Summary: Writing fast kernels

This lesson turns lesson 5’s hardware picture into code. A kernel is GPU code for one operation; PyTorch’s standard ops are kernels (cuBLAS/cuDNN). The single biggest performance lever is fusion: combining adjacent ops into one kernel so the intermediate stays in SRAM/registers and HBM is round-tripped once instead of many times. Two practical paths: Triton lets you write custom kernels in Python (block-level code; compiler handles warps and tiling), and XLA is a compiler that takes a graph of standard ops and emits fused kernels automatically. The famous worked example is FlashAttention, which tiles attention so the N-by-N scores matrix never lives in HBM, yielding 2-4x speed-ups and large memory savings on long contexts, with identical math. Fusion is the code-level mechanism that raises arithmetic intensity from lesson 2. This is the scan version; the lesson explains why most modern speed-ups are data-movement wins.

Core ideas

Kernel = GPU code for one op. CPU launches kernels onto the device. Standard ops ship as good kernels; custom ones are for cases stock misses or for fusion.
Fusion is the lever.

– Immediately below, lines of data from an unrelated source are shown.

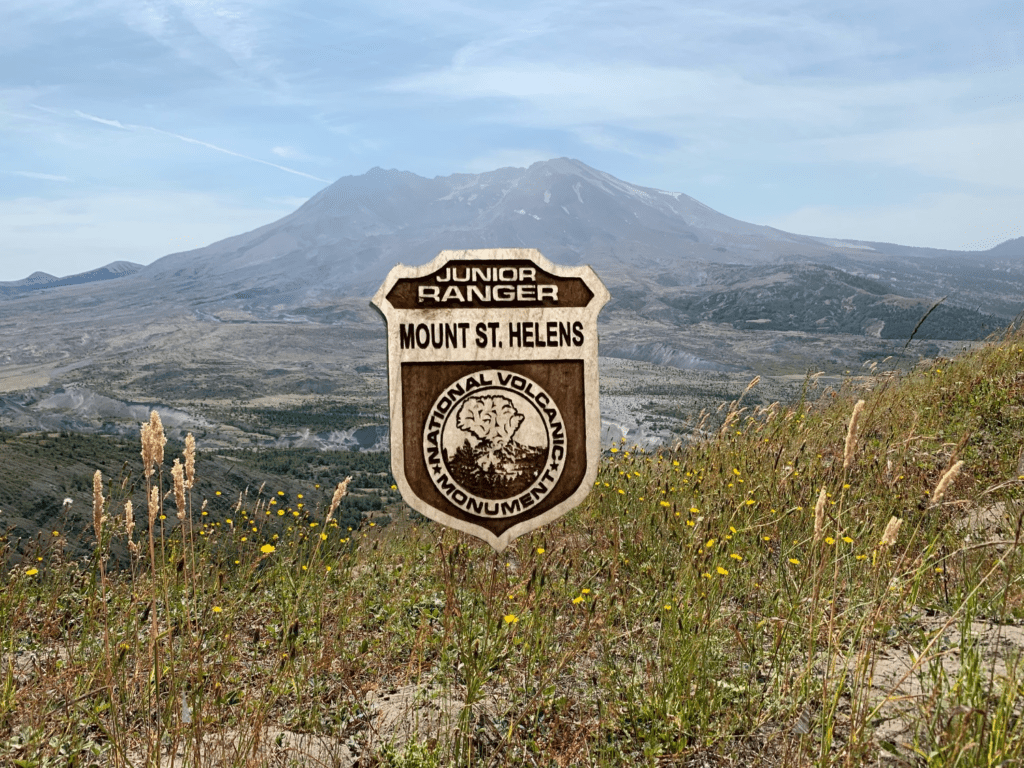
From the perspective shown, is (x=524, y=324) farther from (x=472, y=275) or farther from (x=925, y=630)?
(x=925, y=630)

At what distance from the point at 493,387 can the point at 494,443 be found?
21 centimetres

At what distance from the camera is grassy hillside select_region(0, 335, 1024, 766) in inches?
93.0

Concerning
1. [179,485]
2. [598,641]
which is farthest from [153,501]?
[598,641]

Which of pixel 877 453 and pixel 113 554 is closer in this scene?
pixel 877 453

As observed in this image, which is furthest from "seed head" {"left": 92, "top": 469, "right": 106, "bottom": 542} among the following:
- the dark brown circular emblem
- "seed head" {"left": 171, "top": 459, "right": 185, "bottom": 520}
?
the dark brown circular emblem

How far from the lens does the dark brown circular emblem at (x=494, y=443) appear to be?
264 centimetres

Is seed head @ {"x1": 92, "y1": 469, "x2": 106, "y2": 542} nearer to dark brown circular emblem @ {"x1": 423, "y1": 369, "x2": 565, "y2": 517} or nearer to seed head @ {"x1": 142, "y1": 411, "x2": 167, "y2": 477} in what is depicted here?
seed head @ {"x1": 142, "y1": 411, "x2": 167, "y2": 477}

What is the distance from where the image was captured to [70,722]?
264 centimetres

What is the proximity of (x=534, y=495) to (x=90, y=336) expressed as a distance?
213977mm

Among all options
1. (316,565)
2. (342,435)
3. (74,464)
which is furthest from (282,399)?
(316,565)

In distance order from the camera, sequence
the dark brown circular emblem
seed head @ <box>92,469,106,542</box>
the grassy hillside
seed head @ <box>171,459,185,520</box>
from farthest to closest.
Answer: the dark brown circular emblem < the grassy hillside < seed head @ <box>171,459,185,520</box> < seed head @ <box>92,469,106,542</box>

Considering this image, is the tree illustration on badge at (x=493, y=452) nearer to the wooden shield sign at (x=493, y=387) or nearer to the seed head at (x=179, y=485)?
the wooden shield sign at (x=493, y=387)

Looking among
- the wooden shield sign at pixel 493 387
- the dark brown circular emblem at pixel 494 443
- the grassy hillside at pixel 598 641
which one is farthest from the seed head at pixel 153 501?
the dark brown circular emblem at pixel 494 443

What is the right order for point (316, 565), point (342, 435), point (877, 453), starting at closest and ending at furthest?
point (316, 565), point (877, 453), point (342, 435)
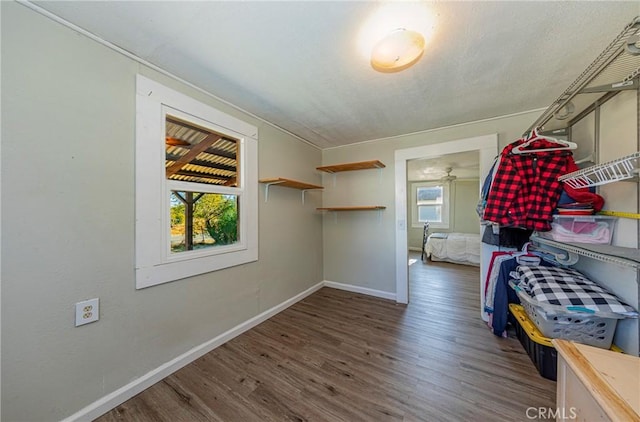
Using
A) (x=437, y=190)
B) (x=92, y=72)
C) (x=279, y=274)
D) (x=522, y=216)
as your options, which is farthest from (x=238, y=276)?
(x=437, y=190)

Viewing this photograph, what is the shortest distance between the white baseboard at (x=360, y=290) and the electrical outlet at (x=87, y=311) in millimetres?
2716

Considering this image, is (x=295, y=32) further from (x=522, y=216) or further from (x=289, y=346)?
(x=289, y=346)

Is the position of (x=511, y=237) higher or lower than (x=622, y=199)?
lower

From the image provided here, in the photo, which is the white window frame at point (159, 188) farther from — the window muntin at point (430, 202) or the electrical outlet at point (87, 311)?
the window muntin at point (430, 202)

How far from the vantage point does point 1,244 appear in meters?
1.04

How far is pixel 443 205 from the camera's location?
21.1 ft

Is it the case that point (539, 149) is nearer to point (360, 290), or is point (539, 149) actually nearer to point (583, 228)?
point (583, 228)

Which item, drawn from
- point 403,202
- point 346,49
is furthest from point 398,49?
point 403,202

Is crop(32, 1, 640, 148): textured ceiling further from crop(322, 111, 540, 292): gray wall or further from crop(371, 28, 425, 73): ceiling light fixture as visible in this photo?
crop(322, 111, 540, 292): gray wall

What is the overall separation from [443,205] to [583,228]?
520 centimetres

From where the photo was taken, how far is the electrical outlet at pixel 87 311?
1.27 metres

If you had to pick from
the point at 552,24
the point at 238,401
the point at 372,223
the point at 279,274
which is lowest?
the point at 238,401

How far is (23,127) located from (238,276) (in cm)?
168

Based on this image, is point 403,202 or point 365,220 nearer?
point 403,202
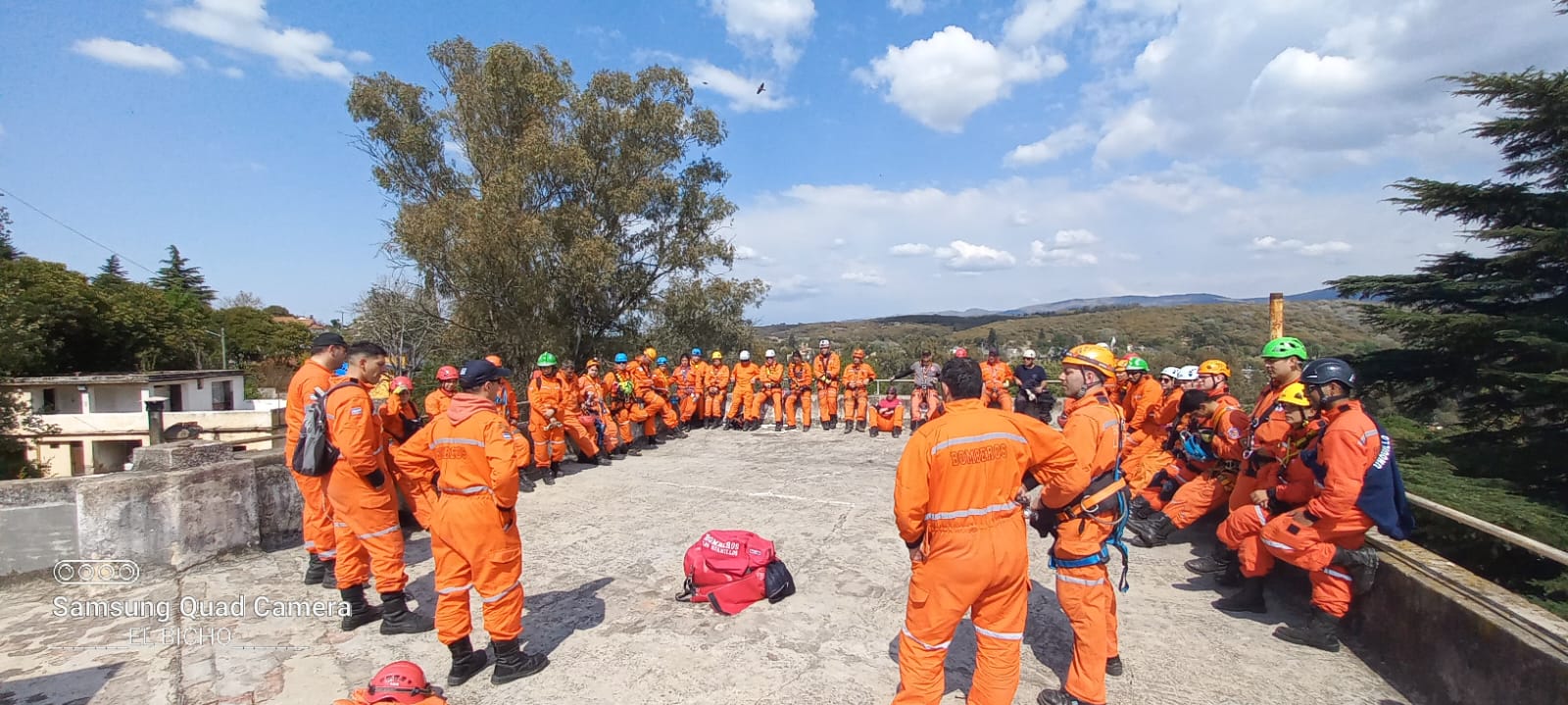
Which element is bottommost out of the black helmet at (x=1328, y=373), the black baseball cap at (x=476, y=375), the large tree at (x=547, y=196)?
the black helmet at (x=1328, y=373)

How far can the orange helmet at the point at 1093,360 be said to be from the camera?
357cm

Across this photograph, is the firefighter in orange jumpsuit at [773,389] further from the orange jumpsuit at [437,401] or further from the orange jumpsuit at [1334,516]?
the orange jumpsuit at [1334,516]

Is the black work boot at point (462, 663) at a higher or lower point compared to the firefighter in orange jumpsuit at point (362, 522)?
lower

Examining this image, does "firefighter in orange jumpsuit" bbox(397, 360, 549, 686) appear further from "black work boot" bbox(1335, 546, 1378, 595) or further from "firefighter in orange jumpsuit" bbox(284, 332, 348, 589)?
"black work boot" bbox(1335, 546, 1378, 595)

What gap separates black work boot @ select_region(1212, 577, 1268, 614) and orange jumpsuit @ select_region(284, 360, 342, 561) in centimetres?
586

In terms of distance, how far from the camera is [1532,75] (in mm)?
10117

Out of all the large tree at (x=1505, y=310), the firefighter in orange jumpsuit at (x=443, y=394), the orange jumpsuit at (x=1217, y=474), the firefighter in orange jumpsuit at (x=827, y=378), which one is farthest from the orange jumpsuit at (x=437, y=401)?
the large tree at (x=1505, y=310)

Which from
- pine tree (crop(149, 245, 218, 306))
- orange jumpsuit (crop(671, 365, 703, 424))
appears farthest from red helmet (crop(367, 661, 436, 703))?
pine tree (crop(149, 245, 218, 306))

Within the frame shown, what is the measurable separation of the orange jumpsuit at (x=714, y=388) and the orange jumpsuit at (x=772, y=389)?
2.37 feet

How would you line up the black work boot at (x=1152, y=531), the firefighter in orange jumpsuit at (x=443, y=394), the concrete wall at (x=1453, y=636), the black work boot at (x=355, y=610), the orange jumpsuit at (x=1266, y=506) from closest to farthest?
the concrete wall at (x=1453, y=636)
the orange jumpsuit at (x=1266, y=506)
the black work boot at (x=355, y=610)
the black work boot at (x=1152, y=531)
the firefighter in orange jumpsuit at (x=443, y=394)

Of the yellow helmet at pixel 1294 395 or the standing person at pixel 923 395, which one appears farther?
the standing person at pixel 923 395

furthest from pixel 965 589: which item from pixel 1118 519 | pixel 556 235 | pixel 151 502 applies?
pixel 556 235

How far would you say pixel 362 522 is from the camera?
4.03 meters

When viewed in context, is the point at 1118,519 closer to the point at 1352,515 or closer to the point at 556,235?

Two sequential ops mean two HBM round-trips (memory-bound). Fused: intermediate in SRAM/registers, one HBM trip. FLOPs-per-byte rises; memory-bound chains become far less so.
Triton lets you write kernels in Python-like block code; compiler does warp scheduling, register allocation, SRAM tiling. Fast attention, fused norms, MoE dispatch are commonly written in it.
XLA is a graph compiler (used by JAX, TF, torch.compile) that fuses standard-op graphs into kernels automatically. Trade control for free fusion.
FlashAttention = canonical fusion example. Tiles attention so the N-by-N scores never sit in HBM; partial scores, tile-wise softmax (running max/sum), and V multiplication all in SRAM. Same math, ~2-4x speed-up, big memory savings, long-context-enabling.
Fusion connects to lesson 2. It is the code-level mechanism that raises arithmetic intensity, moving operations from memory-bound toward compute-bound.

What changes for you

Two takeaways. First, you can read systems papers and release notes critically: when someone reports a large speed-up at the same math, it is almost always a fused kernel, not a new algorithm. The headline systems wins of the past few years, FlashAttention, kernel fusion across normalization-and-activation chains, mixed precision served well, are data-movement wins, not arithmetic ones. Second, fusion is no longer exotic. Triton brings custom kernels within reach for any practitioner who has Python and knows lesson 5’s memory hierarchy. XLA gives much of the same benefit for free if you use a graph compiler. Modern from-scratch model work assumes you reach for one of these when stock kernels leave performance on the table, and expects you to recognize when that is happening. The next lesson scales out from one fast device to many, with parallelism.

Most “X is faster” claims in LLM systems work are really “we fused these ops so data stays in fast memory.” Triton lets you write the fusion; XLA lets a compiler do it; FlashAttention is the famous case. The math doesn’t change; the data movement does.